In 2007, he took out a mortgage for 900 thousand crowns. The total income of the household is around 60,000, so an increase in the repayment of 1,000 is not a problem for the family on paper.
The situation is complicated by the fact that František subsidizes two other households from his income. “As energy prices started to rise, my father’s pension was not enough and I had to start supporting him,” he says, also mentioning that he is helping his sister who is recovering from the death of her husband.
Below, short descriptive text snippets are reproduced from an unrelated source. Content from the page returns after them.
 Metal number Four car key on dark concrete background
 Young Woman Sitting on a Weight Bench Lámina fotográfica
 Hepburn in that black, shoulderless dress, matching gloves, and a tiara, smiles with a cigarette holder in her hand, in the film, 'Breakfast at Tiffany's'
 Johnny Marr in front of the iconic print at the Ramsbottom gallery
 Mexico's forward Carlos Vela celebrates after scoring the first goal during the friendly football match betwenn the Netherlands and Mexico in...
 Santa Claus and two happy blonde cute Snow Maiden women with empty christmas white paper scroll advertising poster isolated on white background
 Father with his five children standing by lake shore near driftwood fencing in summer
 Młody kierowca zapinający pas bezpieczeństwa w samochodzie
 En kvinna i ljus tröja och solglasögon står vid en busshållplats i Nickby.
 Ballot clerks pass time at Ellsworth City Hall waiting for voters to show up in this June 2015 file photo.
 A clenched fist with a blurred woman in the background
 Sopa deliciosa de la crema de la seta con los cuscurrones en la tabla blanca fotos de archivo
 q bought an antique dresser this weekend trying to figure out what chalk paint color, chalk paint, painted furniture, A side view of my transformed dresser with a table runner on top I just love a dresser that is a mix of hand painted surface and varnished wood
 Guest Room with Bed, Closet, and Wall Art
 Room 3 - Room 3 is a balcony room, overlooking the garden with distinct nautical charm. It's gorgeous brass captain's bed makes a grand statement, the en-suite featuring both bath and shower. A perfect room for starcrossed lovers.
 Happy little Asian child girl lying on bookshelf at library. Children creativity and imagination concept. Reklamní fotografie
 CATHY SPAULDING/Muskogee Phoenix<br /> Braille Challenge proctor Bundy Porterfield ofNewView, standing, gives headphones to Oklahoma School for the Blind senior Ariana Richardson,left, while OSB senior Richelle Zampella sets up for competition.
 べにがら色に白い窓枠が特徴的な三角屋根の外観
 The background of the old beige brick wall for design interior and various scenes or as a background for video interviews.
There was a slightly positive development for both loved ones. The sister paid off the debt, with which František helped her financially. Father received an overpayment for energy – during the winter he heated with wood that František bought.
The Liberec household can thus fully concentrate on saving on the side for an extraordinary installment. They need to pay approximately 400 thousand crowns. “I’ve already saved most of it. If there is no hitch – that I would have to invest in something, or maybe my sister’s health is important – then it could work out,” he hopes.
His insecurity stems mainly from the experience he had with relatives – they got into trouble and fell through the state safety net.
“It’s scary and I don’t want to single myself out, I just take it as a reality, if I didn’t have the income I had, my dad would be a pensioner in default and my sister would probably have to sell the shack.”